• Pedido 1
Responda a estas perguntas sobre o texto do convite a Marine Le Pen para a Web Summit:
(a) Quem é o fundador da cimeira?
(b) De que partido é a direção que ontem verbalizou oficialmente apelos nesse sentido?
(c) Em que rede social se pronunciou o deputado Tiago Barbosa Ribeiro?
• Pedido 2
Troque "caminho fácil" por "caminho cómodo" no trecho do texto sobre a Web Summit que vai de "Acrescenta que considera" a "mantém-se em silêncio." e reescreva esse trecho.
• Pedido 3
Prossiga o texto sobre o convite a Marine Le Pen para a Web Summit a partir do ponto em que termina.

• Trecho do texto
----
Paddy Cosgrave, fundador da cimeira, respondeu nesta terça-feira numa nota. Afirma que este é "espaço aberto ao debate entre vários pontos de vista" e garante que "se os nossos anfitriões, o governo português, nos pedirem para cancelar o convite a Marine Le Pen, nós vamos respeitar esse pedido e vamos fazê-lo imediatamente".

Justifica o convite à líder da extrema-direita União Nacional com a "liberdade de expressão é um direito fundamental na UE e o pilar de qualquer sociedade democrática",

Acrescenta que considera as opiniões de Marine Le Pen "erradas", mas que considera que deixar "ideias extremas" de fora da conferência é o "caminho fácil".

Em Portugal, a direção do Bloco de Esquerda verbalizou ontem oficialmente apelos nesse sentido - mas as pressões junto dos executivos de António Costa e de Fernando Medina vêm de dentro do próprio PS. Governo, câmara e os organizadores da iniciativa mantém-se em silêncio.

No Facebook, o deputado Tiago Barbosa Ribeiro dificilmente poderia ter sido mais explícito. "Não podemos permitir este branqueamento do fascismo numa Europa onde ele vai ressurgindo com roupagens trendy, como seria o caso de convidar uma dirigente fascista para subir ao palco de um evento financiado com dinheiros públicos portugueses. Não colhe nenhuma tentativa de apelar à "tolerância democrática" para dar voz a quem quer acabar com a tolerância e com a democracia", disse.

Concluindo, categórico: "Ao fascismo não se dá voz: proíbe-se, como na Constituição da República Portuguesa. Mata-se o mal pela raiz, bem cerce, evitando a contaminação da democracia e as tragédias do século XX europeu. É por isso simples até que percebam a mensagem: Le Pen não pode falar na Web Summit."
----
• Excertos da listagem
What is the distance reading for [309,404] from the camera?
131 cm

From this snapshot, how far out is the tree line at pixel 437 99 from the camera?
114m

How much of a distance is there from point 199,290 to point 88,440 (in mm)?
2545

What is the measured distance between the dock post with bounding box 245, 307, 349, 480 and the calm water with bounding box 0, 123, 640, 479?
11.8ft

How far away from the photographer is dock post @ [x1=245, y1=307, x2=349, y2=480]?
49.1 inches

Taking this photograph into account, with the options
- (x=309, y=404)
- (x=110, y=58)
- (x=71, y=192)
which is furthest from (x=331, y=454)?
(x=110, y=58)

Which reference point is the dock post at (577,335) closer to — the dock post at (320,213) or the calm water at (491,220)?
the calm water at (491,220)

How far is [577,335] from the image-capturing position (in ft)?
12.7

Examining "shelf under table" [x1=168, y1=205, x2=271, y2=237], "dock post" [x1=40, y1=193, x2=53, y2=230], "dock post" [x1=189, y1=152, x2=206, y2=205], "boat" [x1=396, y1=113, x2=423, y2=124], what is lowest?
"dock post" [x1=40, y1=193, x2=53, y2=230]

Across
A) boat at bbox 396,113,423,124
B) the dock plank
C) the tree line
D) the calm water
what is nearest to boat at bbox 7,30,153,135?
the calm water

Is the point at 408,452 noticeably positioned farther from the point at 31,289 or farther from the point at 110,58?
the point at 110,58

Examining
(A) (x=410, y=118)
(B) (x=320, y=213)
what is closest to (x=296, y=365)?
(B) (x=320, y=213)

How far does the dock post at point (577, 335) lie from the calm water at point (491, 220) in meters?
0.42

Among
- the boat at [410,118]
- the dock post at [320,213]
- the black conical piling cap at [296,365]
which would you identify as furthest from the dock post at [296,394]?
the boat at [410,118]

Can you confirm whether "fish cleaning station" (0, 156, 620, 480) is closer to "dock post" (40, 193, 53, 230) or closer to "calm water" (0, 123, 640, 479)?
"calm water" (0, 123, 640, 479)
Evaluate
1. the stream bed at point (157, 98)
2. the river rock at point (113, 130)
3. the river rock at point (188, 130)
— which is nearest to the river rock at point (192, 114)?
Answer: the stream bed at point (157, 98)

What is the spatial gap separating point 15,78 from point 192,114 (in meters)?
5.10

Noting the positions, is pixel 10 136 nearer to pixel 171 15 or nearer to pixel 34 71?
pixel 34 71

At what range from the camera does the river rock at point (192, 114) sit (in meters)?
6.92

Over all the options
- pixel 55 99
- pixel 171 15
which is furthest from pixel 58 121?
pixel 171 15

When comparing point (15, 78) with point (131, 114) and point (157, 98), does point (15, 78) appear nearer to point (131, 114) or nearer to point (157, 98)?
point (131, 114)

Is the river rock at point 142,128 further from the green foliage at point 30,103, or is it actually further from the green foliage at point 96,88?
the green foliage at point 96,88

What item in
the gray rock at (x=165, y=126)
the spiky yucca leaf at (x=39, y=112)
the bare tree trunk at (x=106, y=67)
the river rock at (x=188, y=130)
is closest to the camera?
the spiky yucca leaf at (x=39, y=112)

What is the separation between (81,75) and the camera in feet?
----
• Resposta certa 1
(a) Paddy Cosgrave.
(b) Do Bloco de Esquerda.
(c) No Facebook.

• Resposta certa 2
Acrescenta que considera as opiniões de Marine Le Pen "erradas", mas que considera que deixar "ideias extremas" de fora da conferência é o "caminho cómodo".

Em Portugal, a direção do Bloco de Esquerda verbalizou ontem oficialmente apelos nesse sentido - mas as pressões junto dos executivos de António Costa e de Fernando Medina vêm de dentro do próprio PS. Governo, câmara e os organizadores da iniciativa mantém-se em silêncio.

• Resposta certa 3
O PCP também não quer ver a líder da Frente Nacional francesa em Lisboa. "Só pode merecer condenação que, a pretexto da Web Summit - uma cimeira que, promovida a partir de uma dimensão tecnológica, afinal expressa os interesses e objetivos do grande capital -, se promova a ideologia e figuras proeminentes da extrema-direita." E este é um "facto tão mais inaceitável quando se está perante uma iniciativa realizada em Portugal com apoios públicos", disseram os comunistas, numa nota escrita enviada ao DN.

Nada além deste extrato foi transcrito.